Do this: Please render the part of the entries that opens with the line containing "How far is x1=181, y1=8, x2=366, y2=263: bearded" and runs through the final line of the entries as a JSON list of strings, one string per line, with blank lines left out.

(Scene-based reasoning entries)
+ + + + + + +
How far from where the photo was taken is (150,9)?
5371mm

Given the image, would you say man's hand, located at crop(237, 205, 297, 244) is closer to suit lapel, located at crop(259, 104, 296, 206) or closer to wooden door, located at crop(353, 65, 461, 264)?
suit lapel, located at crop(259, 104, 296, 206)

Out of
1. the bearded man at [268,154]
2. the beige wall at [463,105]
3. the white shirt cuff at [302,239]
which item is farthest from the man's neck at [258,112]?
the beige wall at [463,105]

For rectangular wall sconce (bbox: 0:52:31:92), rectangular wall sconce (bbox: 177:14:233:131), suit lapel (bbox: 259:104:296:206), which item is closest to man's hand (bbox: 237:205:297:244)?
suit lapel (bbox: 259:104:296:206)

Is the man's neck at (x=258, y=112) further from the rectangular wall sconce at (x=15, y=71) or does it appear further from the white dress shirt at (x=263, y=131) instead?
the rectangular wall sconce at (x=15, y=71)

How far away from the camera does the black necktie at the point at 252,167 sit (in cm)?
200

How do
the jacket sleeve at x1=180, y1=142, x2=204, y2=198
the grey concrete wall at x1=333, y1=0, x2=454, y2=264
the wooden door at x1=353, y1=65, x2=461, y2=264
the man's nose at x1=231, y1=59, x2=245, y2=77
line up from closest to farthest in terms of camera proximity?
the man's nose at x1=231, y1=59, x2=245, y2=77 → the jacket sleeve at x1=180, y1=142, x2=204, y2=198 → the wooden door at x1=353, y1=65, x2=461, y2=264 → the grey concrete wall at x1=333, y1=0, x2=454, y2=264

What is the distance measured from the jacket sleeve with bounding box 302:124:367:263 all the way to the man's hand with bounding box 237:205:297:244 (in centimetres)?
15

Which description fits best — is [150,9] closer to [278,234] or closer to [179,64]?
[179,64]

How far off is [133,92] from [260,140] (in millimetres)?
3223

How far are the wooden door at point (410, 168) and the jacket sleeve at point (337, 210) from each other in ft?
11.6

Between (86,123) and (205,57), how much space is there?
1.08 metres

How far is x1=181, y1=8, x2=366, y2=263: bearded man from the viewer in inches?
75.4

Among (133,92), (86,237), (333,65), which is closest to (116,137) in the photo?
+ + + + + + +
Answer to this exercise:
[
  "How far is x1=181, y1=8, x2=366, y2=263: bearded man from the viewer in inches?",
  "75.4",
  "Among (133,92), (86,237), (333,65), which is closest to (116,137) in the photo?"
]